This separation wasn’t without cause, as PCs have always outpaced consoles. Porting was (and still) remains a challenge. But the original Xbox was nothing more than a customized Microsoft PC complete with a Windows-based operation system. This made the port-gap much smaller and allowed developers to somewhat easily bring huge PC hits to the console, even if many were poorly done and ended up being inferior versions of the originals.
That’s not the point, though. Incredible, ground-breaking classics like Half Life 2, Elder Scrolls III: Morrowind, and Rainbow Six were now available to the monetarily challenged and those to young to wrap their minds around the world of PCs. You can cast stereotypes on the console audience all day, but the Xbox opened the door to a whole new world of games to an audience that had never or would never have the chance to play them otherwise.
2. Console FPS Returns
At the end of the millennium, when we weren’t terrified by the imminent collapse of all technology, players were shooting each other near-exclusively on their PCs. Consoles had brought us Goldeneye 64 and Medal of Honor, but it had been a few years and there was a void once filled with gruesome headshots and accusations of screen-watching. It was then that Master Chief first appeared on the scene, stomping Grunts into the dirt in 2001, exclusively as a launch title for the Xbox.
Of course, the game isn’t a part of the Xbox, but it was as integral to its success as anything else. In fact, it may be entirely responsible for making the console a success. These days, Halo may have its fair share of gamer opposition, but that is certainly outweighed by its staggering fanbase and immense commercial success. Frankly, the Combat Evolved is a massive landmark in the history of first person shooters and is considered by analysts and experts as the second most important game of the 21st century. Halo, for better or worse, forever altered the course of console shooters by proving that they could be a success again.

» **REQUIREMENT A**
In the Xbox article, how do analysts and experts rank Combat Evolved among games of the 21st century?
» **REQUIREMENT B**
Turn the Xbox article's paragraph beginning "At the end of the millennium" into a short list that keeps its main facts.
» **REQUIREMENT C**
Please extend the Xbox article with a few more sentences after its final one.

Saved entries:
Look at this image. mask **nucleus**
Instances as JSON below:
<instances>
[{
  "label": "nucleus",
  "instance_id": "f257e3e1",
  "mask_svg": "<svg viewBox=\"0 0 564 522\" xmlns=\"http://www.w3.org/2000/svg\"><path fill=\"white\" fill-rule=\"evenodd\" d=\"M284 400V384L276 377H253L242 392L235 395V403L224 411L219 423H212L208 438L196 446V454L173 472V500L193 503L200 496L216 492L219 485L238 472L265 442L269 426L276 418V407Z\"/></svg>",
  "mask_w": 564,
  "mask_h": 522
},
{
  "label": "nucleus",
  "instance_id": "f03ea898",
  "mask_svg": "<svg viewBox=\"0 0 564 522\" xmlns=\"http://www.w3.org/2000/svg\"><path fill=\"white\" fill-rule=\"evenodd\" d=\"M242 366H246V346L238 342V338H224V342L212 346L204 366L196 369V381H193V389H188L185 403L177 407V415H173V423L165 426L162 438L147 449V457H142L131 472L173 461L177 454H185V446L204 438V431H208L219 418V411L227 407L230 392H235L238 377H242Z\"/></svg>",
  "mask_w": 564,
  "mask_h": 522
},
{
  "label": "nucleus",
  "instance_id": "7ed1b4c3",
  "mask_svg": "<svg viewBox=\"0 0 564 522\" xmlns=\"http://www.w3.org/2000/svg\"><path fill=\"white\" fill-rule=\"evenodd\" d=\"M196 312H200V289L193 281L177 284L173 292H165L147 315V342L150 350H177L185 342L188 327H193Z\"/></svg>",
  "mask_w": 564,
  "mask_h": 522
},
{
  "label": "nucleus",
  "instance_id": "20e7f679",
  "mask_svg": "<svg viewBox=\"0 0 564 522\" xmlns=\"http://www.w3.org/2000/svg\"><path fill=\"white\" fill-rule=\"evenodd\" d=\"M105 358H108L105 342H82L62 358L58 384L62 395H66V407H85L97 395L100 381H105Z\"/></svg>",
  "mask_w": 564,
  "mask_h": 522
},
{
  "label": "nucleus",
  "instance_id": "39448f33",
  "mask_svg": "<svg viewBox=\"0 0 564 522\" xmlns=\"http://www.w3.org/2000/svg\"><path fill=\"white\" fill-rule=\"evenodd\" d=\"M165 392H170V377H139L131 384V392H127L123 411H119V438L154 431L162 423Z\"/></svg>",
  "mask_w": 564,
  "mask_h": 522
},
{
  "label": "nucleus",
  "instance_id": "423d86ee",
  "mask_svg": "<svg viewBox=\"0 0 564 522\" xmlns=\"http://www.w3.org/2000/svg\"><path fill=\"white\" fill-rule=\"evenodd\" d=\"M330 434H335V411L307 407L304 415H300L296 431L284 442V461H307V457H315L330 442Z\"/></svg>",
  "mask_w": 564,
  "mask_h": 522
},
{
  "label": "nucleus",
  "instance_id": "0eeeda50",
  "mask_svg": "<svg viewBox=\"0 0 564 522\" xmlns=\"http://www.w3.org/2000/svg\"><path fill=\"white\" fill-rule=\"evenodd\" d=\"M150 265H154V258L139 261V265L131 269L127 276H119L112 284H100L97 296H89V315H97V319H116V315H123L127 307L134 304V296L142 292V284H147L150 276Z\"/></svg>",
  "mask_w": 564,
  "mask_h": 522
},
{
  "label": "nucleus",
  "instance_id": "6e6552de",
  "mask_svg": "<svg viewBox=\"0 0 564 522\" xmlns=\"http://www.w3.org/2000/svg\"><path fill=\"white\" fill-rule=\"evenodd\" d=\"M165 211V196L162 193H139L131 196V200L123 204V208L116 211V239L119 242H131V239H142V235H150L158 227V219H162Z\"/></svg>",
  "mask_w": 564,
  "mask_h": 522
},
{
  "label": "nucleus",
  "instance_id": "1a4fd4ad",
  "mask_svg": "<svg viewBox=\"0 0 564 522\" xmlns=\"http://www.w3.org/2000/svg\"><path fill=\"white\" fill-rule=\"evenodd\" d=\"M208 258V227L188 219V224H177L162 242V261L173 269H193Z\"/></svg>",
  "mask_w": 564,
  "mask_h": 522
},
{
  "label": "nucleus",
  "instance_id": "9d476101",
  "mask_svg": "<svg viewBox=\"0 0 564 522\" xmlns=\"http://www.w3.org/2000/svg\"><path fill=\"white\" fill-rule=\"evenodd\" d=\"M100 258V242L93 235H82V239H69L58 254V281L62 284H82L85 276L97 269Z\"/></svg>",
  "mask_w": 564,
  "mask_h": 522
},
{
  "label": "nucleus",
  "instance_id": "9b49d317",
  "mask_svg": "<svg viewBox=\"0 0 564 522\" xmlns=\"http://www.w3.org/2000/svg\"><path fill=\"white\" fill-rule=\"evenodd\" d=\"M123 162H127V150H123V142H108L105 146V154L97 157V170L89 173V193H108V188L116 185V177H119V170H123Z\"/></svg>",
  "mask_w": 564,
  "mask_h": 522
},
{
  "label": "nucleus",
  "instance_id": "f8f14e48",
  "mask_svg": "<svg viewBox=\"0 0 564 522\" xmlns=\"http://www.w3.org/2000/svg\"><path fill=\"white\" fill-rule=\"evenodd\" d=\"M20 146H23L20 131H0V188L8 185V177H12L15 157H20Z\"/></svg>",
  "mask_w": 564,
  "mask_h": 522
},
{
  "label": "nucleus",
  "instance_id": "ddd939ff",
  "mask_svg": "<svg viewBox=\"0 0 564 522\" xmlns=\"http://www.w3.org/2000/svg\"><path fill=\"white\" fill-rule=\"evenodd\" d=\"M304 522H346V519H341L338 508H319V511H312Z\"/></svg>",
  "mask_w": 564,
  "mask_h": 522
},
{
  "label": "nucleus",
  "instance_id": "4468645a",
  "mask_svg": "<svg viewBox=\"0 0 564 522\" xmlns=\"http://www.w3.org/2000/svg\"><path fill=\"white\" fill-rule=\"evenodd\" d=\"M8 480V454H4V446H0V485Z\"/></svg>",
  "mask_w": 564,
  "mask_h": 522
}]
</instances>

» **RESPONSE AREA A**
They consider it the second most important game of the 21st century.

» **RESPONSE AREA B**
- Near the end of the millennium, players shot each other almost exclusively on PCs.
- Consoles had offered Goldeneye 64 and Medal of Honor, but a few years had passed and left a void.
- Master Chief then appeared in 2001 as an exclusive launch title for the Xbox.

» **RESPONSE AREA C**
1. Xbox Live
We all saw this coming. There’s no doubt that when cataloging the achievements of the Big X, the revolutionary service known as Xbox Live changed the face of how we played our video games. Games had been online before, of course, and consoles like the Dreamcast had tried fervently to take the gaming world online in a big way, but these were bonus features that came with goofy add-on gadgets and complications.
Today, most players are online no matter what they’re doing. My friends lists on all consoles surges with activity at all hours, with players party-chatting while on multiple games, watching movies together, or playing online in massive sessions. This is how consoles are defined in this modern age, but their ability to provide a streamlined, robust system for linking players together. Others tried to put the market here, but Xbox didn’t just bring players online, it moved the industry forward.
I can’t stress how big of an evolution this has been for video games. Do you remember the film The Cable Guy? Jim Carrey plays the titular character, a socially maladjusted cable service technician that worms his way into and subverts the social life of Matthew Broderick’s life. At the end of the film, he engages in a legendary monologue about the Internet, how it will unite the world and “play Mortal Kombat with a friend from Vietnam.” The original Xbox quite literally did that, and modern gaming was moved a step upwards ever since.
In honor of the console with the greenest menu screen, give thanks to your hard drives, shakes hands with your PC brethren, and gather up in a party chat with all your friends, no matter what system you hail from. It’s a time for celebration.